Purpose: Unified training script for Llama (e.g. llama3.18b):

  • SFT (QLoRA + masked loss)
  • DPO (TRL DPOTrainer)

It opens a menu (SFT / DPO / BOTH) and then relaunches itself via accelerate for multi-process training.

Run:

python3 Training/training_dpo_sft_llama.py

If accelerate is not configured on your machine yet:

accelerate config

Training/training_dpo_sft_mistral_sk.py

Purpose: Combined QLoRA training for mistral-sk-7b:

  • sft
  • dpo
  • both

This script uses subcommands and supports CLI overrides (see --help).

Help:

python3 Training/training_dpo_sft_mistral_sk.py --help

Multi-GPU examples:

torchrun --nproc_per_node=2 Training/training_dpo_sft_mistral_sk.py sft
torchrun --nproc_per_node=2 Training/training_dpo_sft_mistral_sk.py dpo
torchrun --nproc_per_node=2 Training/training_dpo_sft_mistral_sk.py both

program/LLM_test.py

Purpose: Interactive generator for model responses. Lets you pick:

  • model source (base / adapters),
  • GPU,
  • dataset,
  • generation limits.

Writes a responses.json under your configured outputs directory.

Run:

python3 program/LLM_test.py

program/Llama_test_trained.py

Purpose: Targeted evaluator for Llama runs. Useful for running base vs SFT vs DPO on a chosen dataset with explicit CLI flags.

Run:

python3 program/Llama_test_trained.py --help

Example:

python3 program/Llama_test_trained.py --dataset do-not-answer --mode dpo --limit 200

translate/Translate_sk_to_eng.py

Purpose: Translates Slovak responses.json → English (so Llama Guard can score English outputs).
It scans your runs folder and writes translated outputs into outputs_translated (path is in the script).

Run:

python3 translate/Translate_sk_to_eng.py

program/copymaster.py

Purpose: Copies responses.json files from outputs/ into structured folders under response/{gemma|llama|qwen}/ (used by the evaluator).

Run:

python3 program/copymaster.py

What to edit first:

  • OUTPUTS_DIR (source runs folder)
  • DEST_DIR (destination base folder)

program/response_evaluate.py

Purpose: Runs Llama Guard 3 on prompts + generated responses and saves:

  • per-item evaluation JSON,
  • summary stats (under OUTPUT_ROOT, configured in the script).

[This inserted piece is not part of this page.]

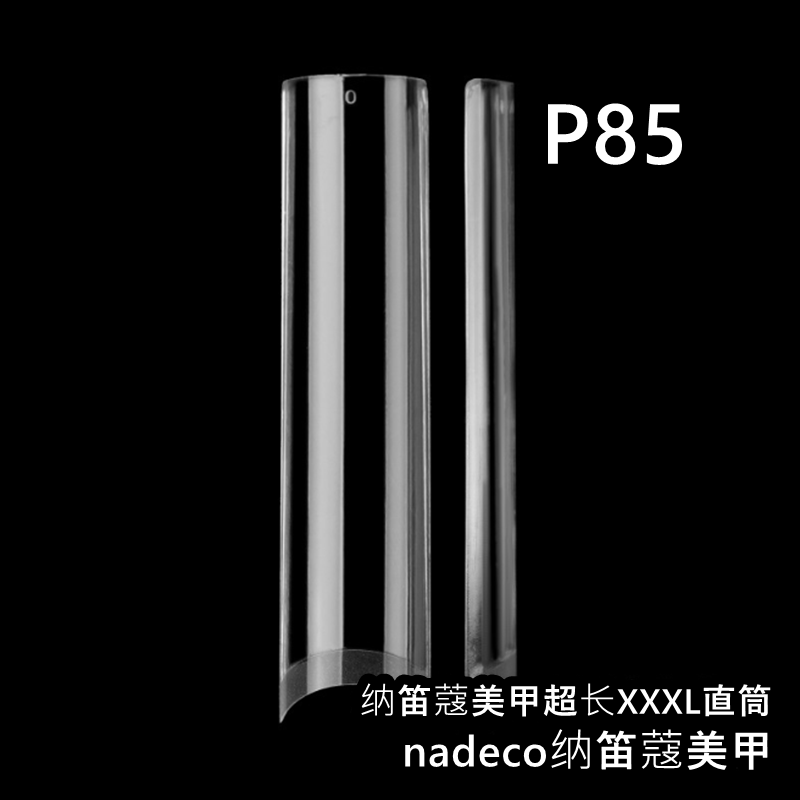 0

P85

纳笛蔻美甲超长XXXL直筒
nadeco纳笛蔻美甲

Inputs are expected in folders like:

  • /home/hyrenko/Diploma/response/{llama|gemma|qwen}
  • /home/hyrenko/Diploma/outputs_translated (translated mistral-sk runs)

Run:

python3 program/response_evaluate.py

What to edit first:

  • MODEL_PATH (local Llama Guard 3 model folder)
  • input/output directories (*_INPUT_DIR, OUTPUT_ROOT)

Tips

  • If something “cant find file/path”, check the constants at the top of the script first.
  • Keep outputs named consistently (responses.json) — several scripts rely on that.
  • For multi-GPU training, make sure your CUDA devices are visible and torchrun/accelerate sees them.